I can hardly watch the news anymore. I’ve turned the notifications off on my phone and started limiting my time on social media. Everywhere I turn, the headlines are riddled with pain.
It’s all just too much.
As your mama, when my heart is shattered by the news I hear, the first thing that comes to mind is always you.
You, giggling in the next room as you build a tower out of LEGOs.
You, sleeping peacefully unaware in your warm bed at night.
You, in your bright-eyed innocence.
You, my precious babies.
And oh, how my heart longs to protect you. I’d give anything to keep you like this—sheltered, safe, and unjaded by the heaviness of the world.
You’re getting to that age where questions abound. Everything is why, why why? When you overhear an adult conversation or see an unsettling photo on the front page of the newspaper, I can see your wheels start to turn. You want to have it all figured out—you want clarity on the confusing parts.
But can I tell you the truth? There’s so much I don’t understand, either. So much I don’t think any of us will ever understand this side of Heaven.
I won’t pretend to have all of the answers or even very many of them at all.

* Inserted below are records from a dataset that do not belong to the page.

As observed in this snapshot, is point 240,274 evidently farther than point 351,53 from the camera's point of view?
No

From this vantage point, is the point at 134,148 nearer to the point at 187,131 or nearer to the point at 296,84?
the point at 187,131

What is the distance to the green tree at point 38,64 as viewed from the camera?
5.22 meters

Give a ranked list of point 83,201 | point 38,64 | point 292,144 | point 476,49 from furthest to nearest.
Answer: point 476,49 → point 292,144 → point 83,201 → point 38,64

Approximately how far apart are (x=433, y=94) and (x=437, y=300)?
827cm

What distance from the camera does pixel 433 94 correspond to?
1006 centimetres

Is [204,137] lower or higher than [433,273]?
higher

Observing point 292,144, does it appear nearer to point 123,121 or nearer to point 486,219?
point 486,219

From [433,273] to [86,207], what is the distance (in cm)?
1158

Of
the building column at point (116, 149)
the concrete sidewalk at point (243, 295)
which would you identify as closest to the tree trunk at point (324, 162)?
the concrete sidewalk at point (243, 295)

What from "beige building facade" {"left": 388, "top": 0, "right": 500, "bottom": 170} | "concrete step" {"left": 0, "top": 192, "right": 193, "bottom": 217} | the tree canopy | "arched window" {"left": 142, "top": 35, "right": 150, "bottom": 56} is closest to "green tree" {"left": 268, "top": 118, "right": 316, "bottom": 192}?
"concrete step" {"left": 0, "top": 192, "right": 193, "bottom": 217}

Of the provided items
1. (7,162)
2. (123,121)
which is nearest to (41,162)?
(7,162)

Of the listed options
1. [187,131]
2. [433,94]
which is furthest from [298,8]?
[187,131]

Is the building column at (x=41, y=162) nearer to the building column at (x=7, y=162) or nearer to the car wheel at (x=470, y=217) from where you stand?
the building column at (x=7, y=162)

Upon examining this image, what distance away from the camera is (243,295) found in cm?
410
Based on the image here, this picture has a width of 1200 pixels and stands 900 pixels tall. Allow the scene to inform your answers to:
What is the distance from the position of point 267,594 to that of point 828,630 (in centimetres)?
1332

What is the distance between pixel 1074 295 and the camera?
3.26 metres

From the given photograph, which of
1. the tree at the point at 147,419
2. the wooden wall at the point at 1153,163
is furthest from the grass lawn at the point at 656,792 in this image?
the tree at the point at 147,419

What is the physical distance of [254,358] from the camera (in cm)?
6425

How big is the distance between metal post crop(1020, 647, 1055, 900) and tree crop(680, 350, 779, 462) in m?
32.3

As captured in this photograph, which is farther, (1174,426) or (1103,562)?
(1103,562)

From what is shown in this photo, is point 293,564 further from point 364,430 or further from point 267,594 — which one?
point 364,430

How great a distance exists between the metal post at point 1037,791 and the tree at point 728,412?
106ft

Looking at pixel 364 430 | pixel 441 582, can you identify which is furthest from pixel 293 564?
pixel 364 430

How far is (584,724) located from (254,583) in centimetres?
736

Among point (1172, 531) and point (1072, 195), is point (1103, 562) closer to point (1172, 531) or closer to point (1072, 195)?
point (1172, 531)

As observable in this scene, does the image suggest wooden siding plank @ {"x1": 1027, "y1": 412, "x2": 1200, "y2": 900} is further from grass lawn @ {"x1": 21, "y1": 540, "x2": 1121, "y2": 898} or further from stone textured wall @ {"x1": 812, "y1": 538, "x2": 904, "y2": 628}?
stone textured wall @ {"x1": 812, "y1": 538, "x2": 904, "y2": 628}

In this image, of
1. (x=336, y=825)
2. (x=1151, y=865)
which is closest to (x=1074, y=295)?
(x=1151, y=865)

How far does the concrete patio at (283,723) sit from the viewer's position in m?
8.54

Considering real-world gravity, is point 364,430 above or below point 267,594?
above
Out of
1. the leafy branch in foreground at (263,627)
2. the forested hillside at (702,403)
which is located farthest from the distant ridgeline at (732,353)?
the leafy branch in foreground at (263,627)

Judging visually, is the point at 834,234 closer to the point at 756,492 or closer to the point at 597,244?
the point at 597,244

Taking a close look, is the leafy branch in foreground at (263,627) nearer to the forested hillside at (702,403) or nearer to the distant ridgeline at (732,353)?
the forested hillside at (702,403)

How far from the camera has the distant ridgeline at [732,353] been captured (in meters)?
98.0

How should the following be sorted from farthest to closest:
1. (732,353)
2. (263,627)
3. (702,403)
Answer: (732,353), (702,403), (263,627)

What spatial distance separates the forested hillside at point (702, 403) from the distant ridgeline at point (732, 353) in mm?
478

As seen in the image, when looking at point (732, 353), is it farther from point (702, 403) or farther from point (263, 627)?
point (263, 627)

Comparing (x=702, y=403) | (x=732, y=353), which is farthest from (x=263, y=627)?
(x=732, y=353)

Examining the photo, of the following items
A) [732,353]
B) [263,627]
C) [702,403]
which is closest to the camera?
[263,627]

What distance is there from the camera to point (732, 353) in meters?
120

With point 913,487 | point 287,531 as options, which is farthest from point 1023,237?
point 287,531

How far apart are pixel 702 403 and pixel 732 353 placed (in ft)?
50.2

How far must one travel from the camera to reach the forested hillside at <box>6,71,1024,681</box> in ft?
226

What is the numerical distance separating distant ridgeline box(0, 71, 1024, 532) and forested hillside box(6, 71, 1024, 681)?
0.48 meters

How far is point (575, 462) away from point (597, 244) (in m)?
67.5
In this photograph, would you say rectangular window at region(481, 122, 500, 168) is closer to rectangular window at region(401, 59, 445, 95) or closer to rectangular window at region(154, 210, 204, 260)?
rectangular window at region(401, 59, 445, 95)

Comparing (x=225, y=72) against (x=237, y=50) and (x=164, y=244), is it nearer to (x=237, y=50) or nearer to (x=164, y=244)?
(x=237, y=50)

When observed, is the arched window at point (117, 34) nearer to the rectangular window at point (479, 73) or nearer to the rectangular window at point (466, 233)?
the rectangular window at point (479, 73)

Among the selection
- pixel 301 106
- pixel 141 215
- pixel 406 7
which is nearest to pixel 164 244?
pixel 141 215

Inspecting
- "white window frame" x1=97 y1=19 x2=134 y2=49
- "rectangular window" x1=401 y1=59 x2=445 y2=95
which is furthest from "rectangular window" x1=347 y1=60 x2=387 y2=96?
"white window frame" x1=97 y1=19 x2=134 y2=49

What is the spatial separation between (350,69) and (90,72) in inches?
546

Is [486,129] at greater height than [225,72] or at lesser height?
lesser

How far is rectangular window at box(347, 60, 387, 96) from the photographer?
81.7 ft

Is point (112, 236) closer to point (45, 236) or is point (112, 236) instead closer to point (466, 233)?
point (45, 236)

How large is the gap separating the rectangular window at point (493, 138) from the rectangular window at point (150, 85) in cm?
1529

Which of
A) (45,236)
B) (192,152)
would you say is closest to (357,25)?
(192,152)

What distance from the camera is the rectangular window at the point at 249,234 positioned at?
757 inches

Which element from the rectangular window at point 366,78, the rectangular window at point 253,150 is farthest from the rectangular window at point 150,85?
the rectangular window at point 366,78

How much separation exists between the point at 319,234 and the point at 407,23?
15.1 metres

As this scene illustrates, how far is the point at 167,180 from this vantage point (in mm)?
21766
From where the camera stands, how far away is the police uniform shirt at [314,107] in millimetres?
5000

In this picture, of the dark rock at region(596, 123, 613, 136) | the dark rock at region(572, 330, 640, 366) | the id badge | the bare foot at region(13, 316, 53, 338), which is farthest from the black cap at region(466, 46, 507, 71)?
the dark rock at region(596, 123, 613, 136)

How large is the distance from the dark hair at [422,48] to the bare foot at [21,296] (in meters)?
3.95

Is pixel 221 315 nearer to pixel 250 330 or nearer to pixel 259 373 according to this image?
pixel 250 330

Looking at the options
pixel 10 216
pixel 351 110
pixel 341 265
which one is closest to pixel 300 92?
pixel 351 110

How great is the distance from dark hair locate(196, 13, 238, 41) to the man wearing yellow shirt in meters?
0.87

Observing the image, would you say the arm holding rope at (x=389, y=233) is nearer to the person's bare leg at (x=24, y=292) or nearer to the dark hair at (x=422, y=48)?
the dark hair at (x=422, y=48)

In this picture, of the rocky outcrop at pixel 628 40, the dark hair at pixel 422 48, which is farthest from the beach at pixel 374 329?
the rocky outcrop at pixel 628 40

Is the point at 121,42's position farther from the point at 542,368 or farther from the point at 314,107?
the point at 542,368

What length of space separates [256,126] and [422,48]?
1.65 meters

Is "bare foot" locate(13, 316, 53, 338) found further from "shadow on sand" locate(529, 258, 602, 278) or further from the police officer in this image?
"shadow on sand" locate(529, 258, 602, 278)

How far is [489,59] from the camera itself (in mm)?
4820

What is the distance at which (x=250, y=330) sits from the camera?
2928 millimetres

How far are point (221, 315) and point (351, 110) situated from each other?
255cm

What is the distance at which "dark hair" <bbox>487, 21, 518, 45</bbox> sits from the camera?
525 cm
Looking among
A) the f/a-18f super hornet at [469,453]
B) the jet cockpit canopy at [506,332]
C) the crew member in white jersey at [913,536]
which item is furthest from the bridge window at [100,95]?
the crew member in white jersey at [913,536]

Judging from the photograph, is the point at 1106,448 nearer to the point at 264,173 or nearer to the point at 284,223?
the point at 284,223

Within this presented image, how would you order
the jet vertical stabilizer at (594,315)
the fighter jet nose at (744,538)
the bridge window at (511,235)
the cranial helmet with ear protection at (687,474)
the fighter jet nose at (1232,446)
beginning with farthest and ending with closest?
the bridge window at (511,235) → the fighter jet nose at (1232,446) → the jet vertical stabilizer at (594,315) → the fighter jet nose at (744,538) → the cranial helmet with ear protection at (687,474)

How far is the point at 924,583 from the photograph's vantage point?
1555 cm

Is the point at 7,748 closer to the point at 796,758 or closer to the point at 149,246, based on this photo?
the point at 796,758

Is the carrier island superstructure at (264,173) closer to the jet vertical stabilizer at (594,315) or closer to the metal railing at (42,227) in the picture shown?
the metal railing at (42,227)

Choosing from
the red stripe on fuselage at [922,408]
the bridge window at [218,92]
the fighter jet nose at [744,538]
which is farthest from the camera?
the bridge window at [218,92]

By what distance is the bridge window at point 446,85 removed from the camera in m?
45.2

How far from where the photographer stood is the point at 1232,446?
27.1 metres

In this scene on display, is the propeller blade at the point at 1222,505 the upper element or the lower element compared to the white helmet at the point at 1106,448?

But I can promise you this: When the outside world feels broken, I’ll do my best to keep yours whole.
It’s why we share dinner around the table every single night. We want you to feel our presence. Our togetherness.
It’s why we do our best to teach you strong morals and values. We want you to grow into strong adults who are firm in your character even when you’re bombarded by mixed messages.
It’s why we spend as much time as a family as we possibly can. It’s so important to your daddy and me that you feel our love. We need you to trust that when things out there get hard, you can always count on us.
This life is uncertain, but I’ll do all that I can to give you a childhood free from worry and fear. I can’t keep you here under my wing forever—I know this. Even if I could, it wouldn’t be the best thing for you. But for now, you deserve to soak in the joy of being a kid and I will shoulder the burden of the world for you as you grow.
When you have questions about things you see and hear—when you just don’t understand—I will sit with you in your confusion and pain.
We can’t fix the world, my loves. There’s no magic wand to make all the hurt disappear (how I wish there was).
But in the depths of my heart, I truly believe we can change it—little by little, choice by choice.
We can be kind to strangers. We can hold open doors and bake the new neighbor cookies and sit with our hurting friends. We can say please and thank you and smile at the people we pass.
We can make the effort to set aside our humanness and meet others with compassion and grace—the same compassion and grace we all too often need ourselves.
We can bring beauty and light to our corners of the world, and I’ll do my best to teach you how.
I will lead you as boldly as I can, even if I’m secretly scared to death of the uncertainty that surrounds us.
I’m not perfect, but I’ll never stop trying to make our home peaceful and secure when everything else turns to chaos.
I am your mama—and when the world feels broken, I promise to be your safe place.